DOCUMENT PASSAGE =>
====================

The amount of fade is tunable through the fade argument: TRUE (default) uses a sensible level, FALSE turns it off, and a number sets the alpha of the faded marks directly (a larger number keeps them more visible).

plot_io_parcoo(d, efficiency = "vrs", labels = "Beijing", fade = 0.4)

Other labels modes are "all" (label everyone), "id" (number each marker), and "max.overlaps" (label as many as fit without collision).

plot_cem_unfolding(cem, labels = "id")

Self-organising maps

compute_som() trains a self-organising map (Kohonen, 2001) on the input/output profiles, via the kohonen package (Wehrens & Kruisselbrink, 2018); plot_io_som() colours the map by mean efficiency per node.

som <- compute_som(d)
plot_io_som(som)

Multi-period data: trajectories

For panel data, plot_panel_io_biplot() projects every DMU-period combination onto a shared PCA biplot and connects each DMU’s data points to form a trajectory over time. The bundled taiwanese_banks dataset provides a balanced panel of 22 commercial banks from 2009 to 2011 (Kao & Liu, 2014). This dataset serves as a reproducible benchmark to demonstrate the package’s panel functionality, regardless of the underlying input and output specifications. We can visualize these trajectories using the deaviz panel biplot while retaining all DMU identifiers on the plot:

plot_panel_io_biplot(
  taiwanese_banks, id = "DMU", period = "Year",
  inputs = 3:5, outputs = 6:8, labels = "id"
)

The trajectories, the paths that the DMUs have traversed based on their input/output profiles, are presented via the segmented vectors that connect each DMU’s position over the periods.

You might want to draw attention to one specific DMU. For instance, here the focus view keeps only Cathay’s three-year path lit while the other banks recede, and the loading vectors are spread apart so their labels stay legible.

plot_panel_io_biplot(
  taiwanese_banks, id = "DMU", period = "Year",
  inputs = 3:5, outputs = 6:8, labels = "Cathay", fade = 0.25
)

It is worth noting that the PCA is computed on the pooled data.

Interactive plots

Many plots accept the interactive = TRUE argument, which returns a plotly widget with hover tooltips instead of a static ggplot object. This feature requires the plotly package and is best viewed within an HTML context:

plot_io_pca_biplot(d, rts = "vrs", labels = "Beijing", interactive = TRUE)

====================

Scene-based spatial items =>
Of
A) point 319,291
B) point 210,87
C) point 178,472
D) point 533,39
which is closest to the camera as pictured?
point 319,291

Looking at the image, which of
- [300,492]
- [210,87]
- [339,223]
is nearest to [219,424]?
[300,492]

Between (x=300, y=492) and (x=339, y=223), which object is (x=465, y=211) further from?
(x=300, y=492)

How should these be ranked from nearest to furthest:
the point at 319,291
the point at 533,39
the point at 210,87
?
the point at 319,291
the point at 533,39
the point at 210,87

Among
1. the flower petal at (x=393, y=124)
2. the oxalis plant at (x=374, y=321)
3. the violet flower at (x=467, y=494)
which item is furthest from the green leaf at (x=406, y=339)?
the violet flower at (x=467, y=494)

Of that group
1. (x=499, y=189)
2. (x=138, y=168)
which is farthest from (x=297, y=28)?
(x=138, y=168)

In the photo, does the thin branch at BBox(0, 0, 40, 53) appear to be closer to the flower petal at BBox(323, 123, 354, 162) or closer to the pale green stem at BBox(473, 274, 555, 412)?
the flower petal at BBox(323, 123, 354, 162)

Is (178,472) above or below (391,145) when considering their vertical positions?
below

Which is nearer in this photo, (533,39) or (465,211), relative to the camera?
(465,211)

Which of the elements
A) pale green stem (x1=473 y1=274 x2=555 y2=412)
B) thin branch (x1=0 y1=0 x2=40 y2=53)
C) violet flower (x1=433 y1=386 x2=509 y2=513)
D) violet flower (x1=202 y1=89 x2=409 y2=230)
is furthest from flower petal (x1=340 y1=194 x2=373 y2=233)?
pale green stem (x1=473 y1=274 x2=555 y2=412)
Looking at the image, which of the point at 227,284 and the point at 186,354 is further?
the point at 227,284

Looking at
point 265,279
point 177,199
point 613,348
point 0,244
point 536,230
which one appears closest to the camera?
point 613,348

====================

TASK TO COMPLETE => Reproduce the deaviz passage starting at the words "For panel data, plot_panel_io_biplot()" and stopping after "over the periods.".

PROBLEM SOLUTION =>
For panel data, plot_panel_io_biplot() projects every DMU-period combination onto a shared PCA biplot and connects each DMU’s data points to form a trajectory over time. The bundled taiwanese_banks dataset provides a balanced panel of 22 commercial banks from 2009 to 2011 (Kao & Liu, 2014). This dataset serves as a reproducible benchmark to demonstrate the package’s panel functionality, regardless of the underlying input and output specifications. We can visualize these trajectories using the deaviz panel biplot while retaining all DMU identifiers on the plot:

plot_panel_io_biplot(
  taiwanese_banks, id = "DMU", period = "Year",
  inputs = 3:5, outputs = 6:8, labels = "id"
)

The trajectories, the paths that the DMUs have traversed based on their input/output profiles, are presented via the segmented vectors that connect each DMU’s position over the periods.